I can only focus on the video that I don’t have the resources to produce.
Perspective Shift
It is incredible that some of these dance videos have accrued millions of views, giving visibility to multiple genres of dance in a groundbreaking and innovative way. Our passions are being recognized by communities that are not otherwise connected to dance except for social media and that is something to celebrate! Not all of us have the resources and following to have our work seen in this way, but we can be grateful for the choreographers and teachers who are using their platform to be a voice for all of us, and we can spend our time supporting them to continue to build awareness around our craft.
Additionally, there are moments that happen in class that will never be able to be captured on film. They are intimate moments that don’t belong in any marketing video. You know the moments I’m talking about. Those moments when your students teach each other. When they’re challenging each other to hold a plank the longest.

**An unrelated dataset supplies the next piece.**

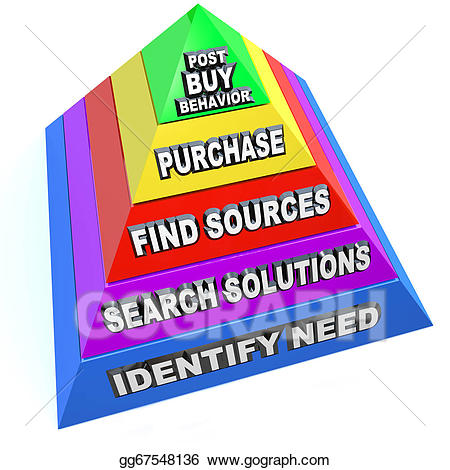 Drawing buying process procedure. Buy clipart purchase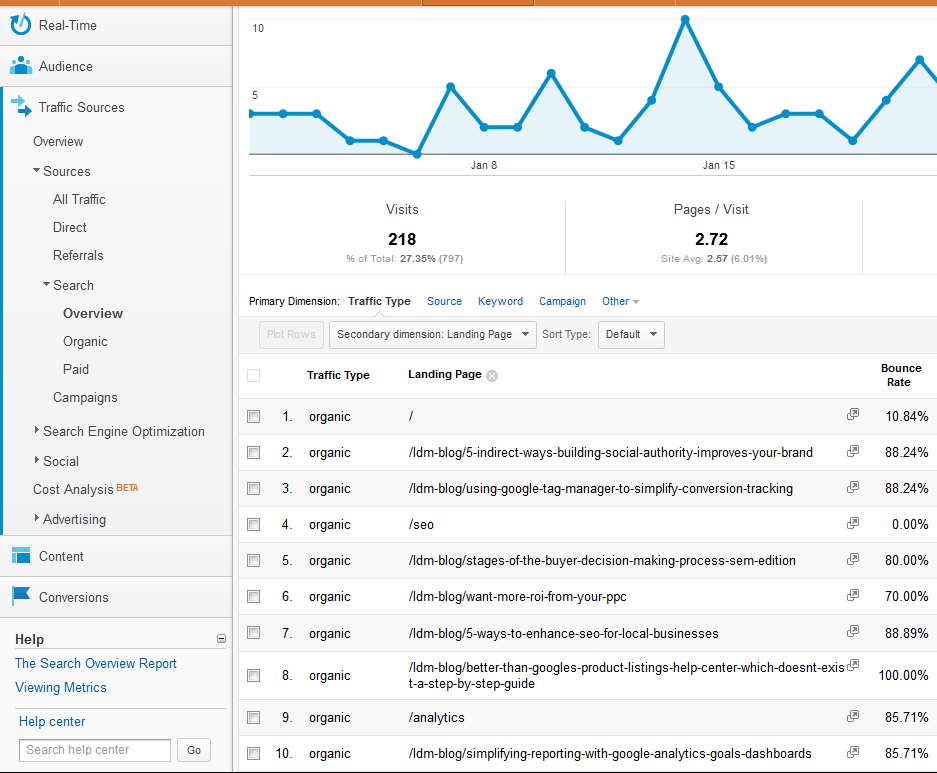 Landing Page Bounce Rates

When they try on their costumes for the first time and perform the piece in a bubble of joy and excitement.
We could film. We could photograph. We could hashtag. But it’s not the right time. It feels incredibly inappropriate to capture such intimate moments on my phone. It’s just not the time. Our students need to know that there is a space in their lives that is free from devices and documentation, especially in our current world. A space without pressure to nail it to promote my work or my studio. They need time where the space feels safe, and private.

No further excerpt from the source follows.